Does anyone in the media read Alexis de Tocqueville? Many will have gone to college, and some have encountered a reading list that includes Democracy in America. It is the best book ever written on America, and because of its time the best that ever will be written. Tocqueville makes this astonishing forecast:
There are today two great peoples on the earth who, setting off from different points of departure, seem to be advancing towards the same goal: they are the Russians and the Anglo-Americans . . . Each of them seems to be summoned by a secret plan of Providence one day to hold in its hands the destinies of half the world.

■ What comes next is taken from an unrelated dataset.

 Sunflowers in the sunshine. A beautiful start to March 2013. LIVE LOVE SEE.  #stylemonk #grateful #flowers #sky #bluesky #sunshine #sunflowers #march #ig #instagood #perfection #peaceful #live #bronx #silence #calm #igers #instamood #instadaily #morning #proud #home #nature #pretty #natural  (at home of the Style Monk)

Might it not seem a good idea for American leadership to build a decent working relationship with Russia? But President Trump’s invitation to Putin to visit the White House has met a chorus of dissent from the thwarted moralists in the media. The Book of Lamentations includes some heart-breaking plaints from White House staffers: “He didn’t consult me first.”
Well, tough. Let me look on the positive side. America will put on a great show in the fall for the visiting Tsar. He will be impressed, as will the countless millions of Russians watching on TV. They will have got what they crave, full recognition as an equal State. A return invitation to Moscow will come, and Trump will be treated to a dazzling display of Borodino-uniformed soldiers. They do these things well, and if you’ve seen that film epic Waterloo you’ll know that the French army consisted of the Soviet army. Both Russians and Americans will be left feeling that there is something to be said for the other side.

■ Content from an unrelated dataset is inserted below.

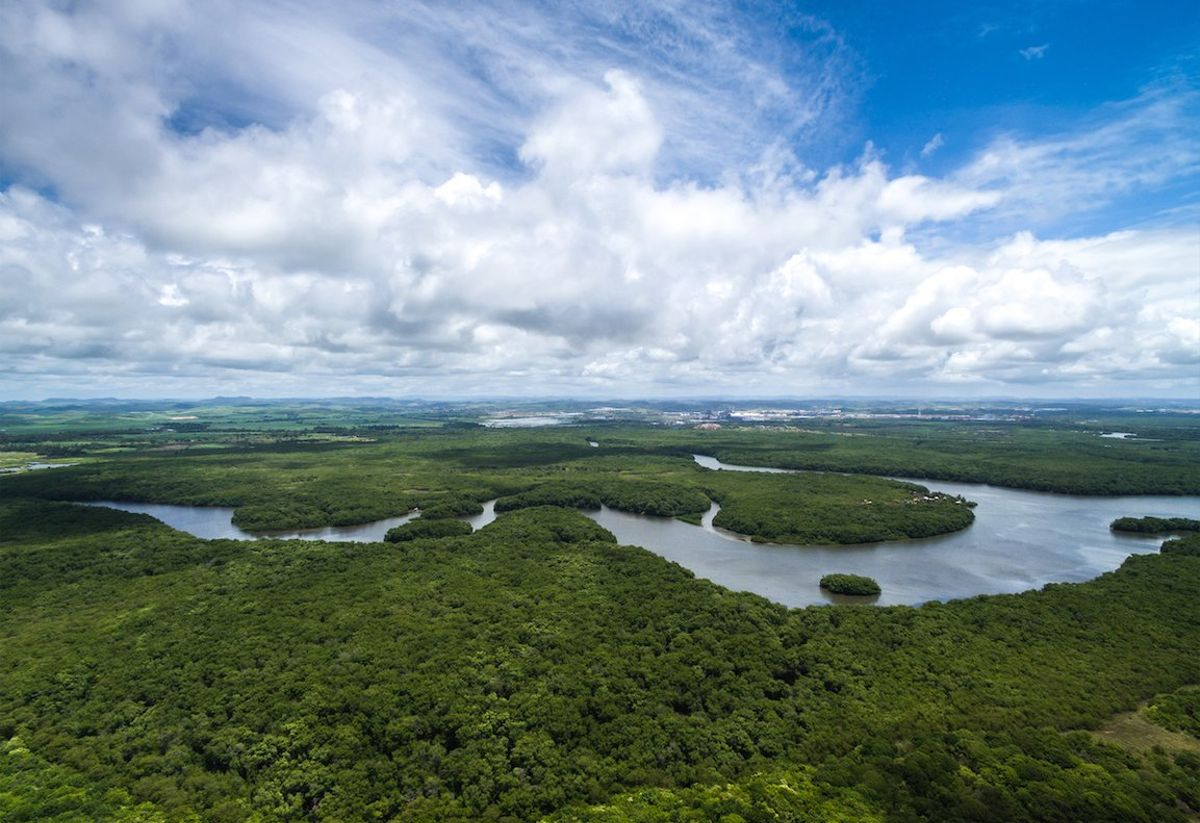 La selva amazónica, bañada por el río Amazonas, es uno de los pulmones del planeta.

As they should. Russia’s contribution to the arts is massive. In music, it is without equal for a century. In literature the names of Tolstoy and Chekhov, Solzhenitsyn and Pasternak tower above all others. It might be an idea for one of Trump’s family to visit, when the time comes, Melikhovo, the estate that Chekhov bought during his early success. When he sold up and moved to Yalta for his health he did not think he was leaving Russia. Nobody did. The “annexation”—or reclaiming—of the Crimea would have seemed odd to him, as to everyone else. What passes for contemporary history today—often called “narrative”—will have to be re-written.
Russia is inexpugnable and the possessor of five time-zones of land. As the world-population grows, that will be an increasingly precious holding. Bismarck got it right, in his advice to his countrymen: “Make a good treaty with Russia.”